| STATED EXERCISE |
Rewrite every line of the listing below as a numbered list, leaving out the blank lines.

(Excerpts from a spatial reasoning dataset)
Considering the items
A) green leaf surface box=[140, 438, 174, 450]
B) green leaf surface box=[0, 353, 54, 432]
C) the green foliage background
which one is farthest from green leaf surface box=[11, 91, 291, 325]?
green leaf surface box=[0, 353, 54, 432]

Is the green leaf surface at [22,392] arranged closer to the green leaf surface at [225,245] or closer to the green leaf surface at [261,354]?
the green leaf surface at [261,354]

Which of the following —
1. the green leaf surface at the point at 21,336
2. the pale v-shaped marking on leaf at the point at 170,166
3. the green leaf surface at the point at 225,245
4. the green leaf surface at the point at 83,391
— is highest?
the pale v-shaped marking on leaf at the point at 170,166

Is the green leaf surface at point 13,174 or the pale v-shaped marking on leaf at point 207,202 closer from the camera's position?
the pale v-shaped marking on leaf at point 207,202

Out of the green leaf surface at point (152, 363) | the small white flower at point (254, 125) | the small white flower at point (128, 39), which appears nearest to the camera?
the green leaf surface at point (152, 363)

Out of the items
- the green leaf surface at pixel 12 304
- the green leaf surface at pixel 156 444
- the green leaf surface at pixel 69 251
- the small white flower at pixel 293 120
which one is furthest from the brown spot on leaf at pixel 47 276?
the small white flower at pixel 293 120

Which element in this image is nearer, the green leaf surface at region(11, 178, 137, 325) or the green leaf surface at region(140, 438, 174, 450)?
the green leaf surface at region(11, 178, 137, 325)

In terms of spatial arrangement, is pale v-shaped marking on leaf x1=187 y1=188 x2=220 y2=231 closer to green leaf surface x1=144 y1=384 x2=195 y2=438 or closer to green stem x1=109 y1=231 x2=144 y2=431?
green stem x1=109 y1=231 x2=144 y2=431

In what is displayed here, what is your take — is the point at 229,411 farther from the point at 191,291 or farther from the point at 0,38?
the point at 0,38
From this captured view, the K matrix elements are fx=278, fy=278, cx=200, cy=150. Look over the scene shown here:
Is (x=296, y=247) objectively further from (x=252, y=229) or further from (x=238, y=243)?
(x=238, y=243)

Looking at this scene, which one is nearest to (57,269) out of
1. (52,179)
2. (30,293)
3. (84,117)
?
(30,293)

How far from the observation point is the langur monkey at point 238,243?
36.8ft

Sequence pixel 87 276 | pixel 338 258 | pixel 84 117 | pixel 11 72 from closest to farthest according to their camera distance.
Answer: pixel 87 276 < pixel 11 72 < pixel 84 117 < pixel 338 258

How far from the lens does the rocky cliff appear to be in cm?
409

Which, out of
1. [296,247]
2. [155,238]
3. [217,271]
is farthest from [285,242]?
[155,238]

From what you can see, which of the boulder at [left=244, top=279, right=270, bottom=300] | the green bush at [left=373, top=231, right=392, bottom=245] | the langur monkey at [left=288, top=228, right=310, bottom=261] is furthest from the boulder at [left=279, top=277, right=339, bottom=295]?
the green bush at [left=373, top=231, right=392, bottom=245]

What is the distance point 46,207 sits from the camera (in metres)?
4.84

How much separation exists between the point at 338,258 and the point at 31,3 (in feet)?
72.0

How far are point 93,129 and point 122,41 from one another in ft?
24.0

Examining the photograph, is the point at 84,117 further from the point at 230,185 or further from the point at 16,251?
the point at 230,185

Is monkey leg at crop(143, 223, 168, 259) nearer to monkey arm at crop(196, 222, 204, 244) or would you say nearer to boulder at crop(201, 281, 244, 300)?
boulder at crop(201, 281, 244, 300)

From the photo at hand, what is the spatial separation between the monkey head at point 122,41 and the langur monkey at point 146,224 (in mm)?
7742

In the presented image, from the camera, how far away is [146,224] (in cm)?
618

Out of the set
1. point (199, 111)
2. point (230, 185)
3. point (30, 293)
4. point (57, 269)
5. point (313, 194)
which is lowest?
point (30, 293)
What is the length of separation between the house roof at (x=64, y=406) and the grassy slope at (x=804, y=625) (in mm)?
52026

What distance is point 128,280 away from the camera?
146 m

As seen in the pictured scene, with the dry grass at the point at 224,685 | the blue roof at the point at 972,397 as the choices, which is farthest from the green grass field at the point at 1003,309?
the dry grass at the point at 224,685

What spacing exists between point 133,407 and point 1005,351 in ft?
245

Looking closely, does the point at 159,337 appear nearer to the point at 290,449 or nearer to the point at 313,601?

| FINISHED TASK |
1. Considering the items
2. A) green leaf surface box=[140, 438, 174, 450]
3. B) green leaf surface box=[0, 353, 54, 432]
4. C) the green foliage background
5. which one is farthest from green leaf surface box=[11, 91, 291, 325]?
6. green leaf surface box=[0, 353, 54, 432]
7. Is the green leaf surface at [22,392] arranged closer to the green leaf surface at [225,245] or closer to the green leaf surface at [261,354]?
8. the green leaf surface at [261,354]
9. Which of the following —
10. 1. the green leaf surface at the point at 21,336
11. 2. the pale v-shaped marking on leaf at the point at 170,166
12. 3. the green leaf surface at the point at 225,245
13. 4. the green leaf surface at the point at 83,391
14. — is highest?
15. the pale v-shaped marking on leaf at the point at 170,166
16. Is the green leaf surface at point 13,174 or the pale v-shaped marking on leaf at point 207,202 closer from the camera's position?
17. the pale v-shaped marking on leaf at point 207,202
18. Out of the green leaf surface at point (152, 363) | the small white flower at point (254, 125) | the small white flower at point (128, 39), which appears nearest to the camera?
19. the green leaf surface at point (152, 363)
20. Out of the items
21. - the green leaf surface at pixel 12 304
22. - the green leaf surface at pixel 156 444
23. - the green leaf surface at pixel 69 251
24. - the small white flower at pixel 293 120
25. which one is furthest from the brown spot on leaf at pixel 47 276?
26. the small white flower at pixel 293 120
27. Which element in this image is nearer, the green leaf surface at region(11, 178, 137, 325) or the green leaf surface at region(140, 438, 174, 450)?
28. the green leaf surface at region(11, 178, 137, 325)
29. In terms of spatial arrangement, is pale v-shaped marking on leaf x1=187 y1=188 x2=220 y2=231 closer to green leaf surface x1=144 y1=384 x2=195 y2=438 or closer to green stem x1=109 y1=231 x2=144 y2=431?
30. green stem x1=109 y1=231 x2=144 y2=431
31. In what is displayed here, what is your take — is the point at 229,411 farther from the point at 191,291 or farther from the point at 0,38?
32. the point at 0,38
33. From this captured view, the K matrix elements are fx=278, fy=278, cx=200, cy=150. Look over the scene shown here:
34. Is (x=296, y=247) objectively further from (x=252, y=229) or further from (x=238, y=243)?
35. (x=238, y=243)
36. Looking at this scene, which one is nearest to (57,269) out of
37. 1. (52,179)
38. 2. (30,293)
39. 3. (84,117)
40. ?
41. (30,293)
42. How far from the observation point is the langur monkey at point 238,243?
43. 36.8ft
44. Sequence pixel 87 276 | pixel 338 258 | pixel 84 117 | pixel 11 72 from closest to farthest according to their camera distance.
45. Answer: pixel 87 276 < pixel 11 72 < pixel 84 117 < pixel 338 258
46. How far from the lens does the rocky cliff appear to be in cm?
47. 409
48. Which, out of
49. 1. [296,247]
50. 2. [155,238]
51. 3. [217,271]
52. is farthest from [285,242]?
53. [155,238]
54. From what you can see, which of the boulder at [left=244, top=279, right=270, bottom=300] | the green bush at [left=373, top=231, right=392, bottom=245] | the langur monkey at [left=288, top=228, right=310, bottom=261] is furthest from the boulder at [left=279, top=277, right=339, bottom=295]?
55. the green bush at [left=373, top=231, right=392, bottom=245]
56. What is the distance point 46,207 sits from the camera (in metres)?
57. 4.84
58. How much separation exists between the point at 338,258 and the point at 31,3 (in feet)?
59. 72.0
60. How far are point 93,129 and point 122,41 from one another in ft?
61. 24.0
62. Examining the photograph, is the point at 84,117 further from the point at 230,185 or further from the point at 16,251?
63. the point at 230,185
64. Is monkey leg at crop(143, 223, 168, 259) nearer to monkey arm at crop(196, 222, 204, 244) or would you say nearer to boulder at crop(201, 281, 244, 300)?
65. boulder at crop(201, 281, 244, 300)
66. From the photo at hand, what is the spatial separation between the monkey head at point 122,41 and the langur monkey at point 146,224 (in mm)?
67. 7742
68. In the presented image, from the camera, how far away is [146,224] (in cm)?
69. 618
70. Out of the set
71. 1. point (199, 111)
72. 2. point (230, 185)
73. 3. point (30, 293)
74. 4. point (57, 269)
75. 5. point (313, 194)
76. which is lowest?
77. point (30, 293)
78. What is the length of separation between the house roof at (x=64, y=406) and the grassy slope at (x=804, y=625) (in mm)?
79. 52026
80. What distance is point 128,280 away from the camera?
81. 146 m
82. As seen in the pictured scene, with the dry grass at the point at 224,685 | the blue roof at the point at 972,397 as the choices, which is farthest from the green grass field at the point at 1003,309?
83. the dry grass at the point at 224,685
84. What spacing exists between point 133,407 and point 1005,351 in ft?
85. 245
86. Looking closely, does the point at 159,337 appear nearer to the point at 290,449 or nearer to the point at 313,601?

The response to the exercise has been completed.